Statistical analysis
In Study 1, the inter-rater agreement was measured in Waves A and B separately using Kendall’s W coefficient of concordance [15], which has a similar interpretation as a correlation coefficient. In Wave A, 13 single values were missing for six nurses. That is, 13 values were missing out of 19 × 20 = 380 values (3.4 %). In Wave B, 4 single values were missing for four nurses. That is, 4 values were missing out of 12 × 20 = 240 values (1.7 %). The missing values were singly imputed using the expectation-maximization algorithm, making it possible to use all 19 (12) nurses in the analysis. We used a linear mixed effects model to estimate the variance components due to variance between patient cases and variance between raters, as well as to study intrarater agreement (i.e., whether there was a “learning effect” from Wave A to Wave B). The triage priority scores made by the nurses were furthermore compared with consensus triage priority scores as determined by the research group.

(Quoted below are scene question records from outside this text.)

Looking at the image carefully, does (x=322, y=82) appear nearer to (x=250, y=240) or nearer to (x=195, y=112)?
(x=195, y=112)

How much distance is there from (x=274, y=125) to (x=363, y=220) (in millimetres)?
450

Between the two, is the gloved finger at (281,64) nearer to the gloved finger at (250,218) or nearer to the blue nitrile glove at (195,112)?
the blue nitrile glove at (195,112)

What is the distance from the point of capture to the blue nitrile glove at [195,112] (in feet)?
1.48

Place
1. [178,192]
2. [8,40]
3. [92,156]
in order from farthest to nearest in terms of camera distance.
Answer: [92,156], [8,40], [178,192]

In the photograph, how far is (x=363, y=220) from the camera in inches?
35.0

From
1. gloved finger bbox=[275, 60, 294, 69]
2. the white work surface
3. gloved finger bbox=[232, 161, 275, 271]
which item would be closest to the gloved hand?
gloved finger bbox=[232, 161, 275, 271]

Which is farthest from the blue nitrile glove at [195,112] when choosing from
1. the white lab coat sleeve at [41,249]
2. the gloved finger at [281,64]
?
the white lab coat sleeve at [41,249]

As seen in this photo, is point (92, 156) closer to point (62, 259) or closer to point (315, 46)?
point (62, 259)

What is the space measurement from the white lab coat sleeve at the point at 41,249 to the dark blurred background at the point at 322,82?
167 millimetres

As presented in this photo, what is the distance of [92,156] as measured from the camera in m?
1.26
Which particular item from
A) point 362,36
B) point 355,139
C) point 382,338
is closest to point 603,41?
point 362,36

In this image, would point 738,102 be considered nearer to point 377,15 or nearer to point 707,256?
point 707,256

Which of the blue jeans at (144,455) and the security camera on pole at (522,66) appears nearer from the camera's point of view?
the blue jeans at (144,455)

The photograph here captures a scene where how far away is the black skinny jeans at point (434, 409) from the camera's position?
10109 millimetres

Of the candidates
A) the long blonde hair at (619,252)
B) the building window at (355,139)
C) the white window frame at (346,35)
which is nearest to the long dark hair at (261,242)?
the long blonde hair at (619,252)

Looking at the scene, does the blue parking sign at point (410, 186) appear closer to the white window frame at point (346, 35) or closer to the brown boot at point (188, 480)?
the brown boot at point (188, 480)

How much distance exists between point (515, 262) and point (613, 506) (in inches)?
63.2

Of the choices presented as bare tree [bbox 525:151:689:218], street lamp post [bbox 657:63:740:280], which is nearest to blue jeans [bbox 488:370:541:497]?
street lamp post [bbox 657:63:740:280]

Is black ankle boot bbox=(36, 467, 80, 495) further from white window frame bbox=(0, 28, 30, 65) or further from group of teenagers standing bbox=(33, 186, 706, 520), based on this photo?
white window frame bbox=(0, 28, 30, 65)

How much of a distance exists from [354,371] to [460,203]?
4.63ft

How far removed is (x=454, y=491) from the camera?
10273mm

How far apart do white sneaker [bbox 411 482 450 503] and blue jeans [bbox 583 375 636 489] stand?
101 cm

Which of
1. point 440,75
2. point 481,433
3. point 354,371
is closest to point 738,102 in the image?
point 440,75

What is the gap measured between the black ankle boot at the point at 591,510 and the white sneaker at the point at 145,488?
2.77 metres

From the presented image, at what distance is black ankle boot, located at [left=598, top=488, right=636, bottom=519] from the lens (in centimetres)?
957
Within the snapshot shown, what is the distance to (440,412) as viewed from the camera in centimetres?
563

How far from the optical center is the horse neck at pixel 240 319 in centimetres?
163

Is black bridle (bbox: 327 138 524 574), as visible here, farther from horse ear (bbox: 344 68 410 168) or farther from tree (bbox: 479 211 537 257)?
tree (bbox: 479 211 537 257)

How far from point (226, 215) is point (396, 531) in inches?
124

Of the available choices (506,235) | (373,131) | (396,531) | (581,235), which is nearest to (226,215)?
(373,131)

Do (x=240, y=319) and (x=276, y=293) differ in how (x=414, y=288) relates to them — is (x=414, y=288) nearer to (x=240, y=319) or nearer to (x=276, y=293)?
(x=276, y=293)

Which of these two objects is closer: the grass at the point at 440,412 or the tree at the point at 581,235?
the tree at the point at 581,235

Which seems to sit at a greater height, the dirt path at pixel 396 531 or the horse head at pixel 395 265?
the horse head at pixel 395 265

In Study 2, data were missing on 20 patients: Triage priority ratings were not available for the regular nurse in 5 patients and for the research nurse for 15 patients. Hence, 180 patient cases were available for analysis, including 20 regular nurses and four research nurses. We used a linear mixed model with triage priority score (Red = 1, Orange = 2, Yellow = 3, Green = 4) as dependent variable, patient and nurse as crossed random factors, and a fixed effect of research nurse (vs. regular nurse). The interrater reliability measured as the intraclass correlation coefficient (ICC) in this model was estimated as [16].
$$ \widehat{ICC}=\frac{Variance(patients)}{Variance(patients)+ Variance(raters)+ Residual}. $$
This ICC is equivalent to Cohen’s quadratic weighted kappa [17], as also noted by van Veen et al. [7].
The ICC was calculated using Stata 11, and the other analyses were done in SPSS 22.